Dra. Adriana de Mello Gugliotta, atual curadora da coleção de fungos, mostrando alguns espécimes de fungos macroscópicos.

Em 2009 houve uma reorganização estrutural e a SML passou a ser chamada de Núcleo de Pesquisa em Micologia (NPM). Atualmente conta com nove pesquisadores qualificados a orientar alunos de mestrado, doutorado e pós-doutorado, tanto do Programa de Pós-Graduação do Instituto de Botânica quanto de outras instituições de ensino superior no Brasil, o que representa um diferencial para agregar mais alunos e aumentar a produção científica. O NPM abriga e é responsável pelo Herbário de Fungos (SP-Fungi), parte do Herbário Científico Maria Eneyda P. Kauffmann Fidalgo (SP). Além das 35.000 exsicatas de fungos, o NPM preserva parte da Coleção de Culturas de Algas, Cianobactérias e Fungos (CCIBt), constituída por cerca de 1.500 espécimes de fungos terrestres e aquáticos, que estão disponíveis para fins didáticos e científicos. A Dra. Adriana de Mello Gugliotta, especialista em fungos poliporóides, é a curadora do herbário SP-Fungi desde março de 2013, mas desde janeiro de 2006 já vem atuando na coleção ao lado do Dr. Michel Navarro Benatti, especialista em liquens. A produção acadêmica está aumentando com a participação de alunos de pós-graduação, dada a existência de pesquisadores experientes que podem orientar e a excelente infraestrutura para análises microscópicas e moleculares.
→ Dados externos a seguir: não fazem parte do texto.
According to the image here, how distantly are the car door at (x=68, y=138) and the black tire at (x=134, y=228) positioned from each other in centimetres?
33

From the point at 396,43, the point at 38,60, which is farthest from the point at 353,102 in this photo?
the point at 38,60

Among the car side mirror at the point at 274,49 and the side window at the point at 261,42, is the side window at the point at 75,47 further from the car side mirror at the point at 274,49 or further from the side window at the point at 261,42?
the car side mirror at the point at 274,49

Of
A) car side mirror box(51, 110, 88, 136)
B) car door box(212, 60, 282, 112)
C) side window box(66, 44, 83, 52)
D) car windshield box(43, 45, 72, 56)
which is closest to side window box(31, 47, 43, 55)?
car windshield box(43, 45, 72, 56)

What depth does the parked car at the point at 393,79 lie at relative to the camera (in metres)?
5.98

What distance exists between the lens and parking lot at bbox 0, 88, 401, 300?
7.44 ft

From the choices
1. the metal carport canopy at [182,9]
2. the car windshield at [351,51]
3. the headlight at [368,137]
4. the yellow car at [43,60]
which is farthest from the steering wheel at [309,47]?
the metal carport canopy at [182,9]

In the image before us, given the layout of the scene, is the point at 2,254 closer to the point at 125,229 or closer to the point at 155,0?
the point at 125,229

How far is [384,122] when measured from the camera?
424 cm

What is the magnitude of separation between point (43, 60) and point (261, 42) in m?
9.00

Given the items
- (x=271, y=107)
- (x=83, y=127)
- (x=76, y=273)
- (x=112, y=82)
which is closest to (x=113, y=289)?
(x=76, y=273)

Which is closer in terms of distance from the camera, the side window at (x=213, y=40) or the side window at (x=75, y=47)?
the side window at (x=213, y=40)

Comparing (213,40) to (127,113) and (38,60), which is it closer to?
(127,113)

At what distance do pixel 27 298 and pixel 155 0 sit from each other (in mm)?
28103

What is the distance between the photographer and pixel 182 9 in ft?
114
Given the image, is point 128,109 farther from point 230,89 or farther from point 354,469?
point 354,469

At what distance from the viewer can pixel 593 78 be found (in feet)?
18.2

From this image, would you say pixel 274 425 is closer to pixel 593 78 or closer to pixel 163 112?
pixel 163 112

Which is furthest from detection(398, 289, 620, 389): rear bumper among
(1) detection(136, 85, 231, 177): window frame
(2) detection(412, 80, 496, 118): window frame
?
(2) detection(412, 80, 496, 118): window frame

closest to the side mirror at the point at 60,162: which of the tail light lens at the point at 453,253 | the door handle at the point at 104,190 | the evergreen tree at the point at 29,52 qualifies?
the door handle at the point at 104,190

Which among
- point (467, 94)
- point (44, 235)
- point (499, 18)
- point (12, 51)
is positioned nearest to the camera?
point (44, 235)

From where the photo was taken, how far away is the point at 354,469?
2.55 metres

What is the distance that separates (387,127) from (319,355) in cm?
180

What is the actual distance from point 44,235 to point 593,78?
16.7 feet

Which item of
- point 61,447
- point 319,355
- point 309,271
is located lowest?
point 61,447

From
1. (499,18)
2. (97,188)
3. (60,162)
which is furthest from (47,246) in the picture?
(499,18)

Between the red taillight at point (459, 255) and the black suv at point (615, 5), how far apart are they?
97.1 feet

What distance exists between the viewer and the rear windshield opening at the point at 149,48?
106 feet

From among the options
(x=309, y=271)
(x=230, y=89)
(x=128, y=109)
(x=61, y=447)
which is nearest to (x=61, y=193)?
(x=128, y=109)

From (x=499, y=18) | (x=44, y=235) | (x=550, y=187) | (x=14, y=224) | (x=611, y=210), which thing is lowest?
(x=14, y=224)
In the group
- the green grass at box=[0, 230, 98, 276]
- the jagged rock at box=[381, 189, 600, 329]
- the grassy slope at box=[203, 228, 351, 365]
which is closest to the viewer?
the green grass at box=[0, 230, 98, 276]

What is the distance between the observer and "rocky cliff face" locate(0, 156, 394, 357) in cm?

Dr. Michel Navarro Benatti, pesquisador do IBt-SP especialista em liquens.

Integração com o Herbário Virtual
A integração da coleção de fungos de SP foi efetivada durante uma visita da equipe do INCT-HVFF em parceria com o CRIA, que é responsável pela criação e manutenção da rede speciesLink, uma iniciativa pioneira que forma a base do sistema de informação adotado pelo INCT-Herbário Virtual. O sistema disponibiliza os dados providos pelas coleções, integrando tudo em uma plataforma de acesso livre e aberto, permitindo que os dados sejam trabalhados de várias formas de acordo com o interesse do usuário. Mapas, listas e gráficos podem ser obtidos facilmente com base nas buscas realizadas, ampliando ainda mais sua utilidade para a comunidade acadêmica e tomadores de decisão. A rede conta com ferramentas que auxiliam os curadores e pesquisadores a prezar pela qualidade dos dados, contribuindo para reduzir problemas nomenclaturais, geográficos e gerenciais da coleção.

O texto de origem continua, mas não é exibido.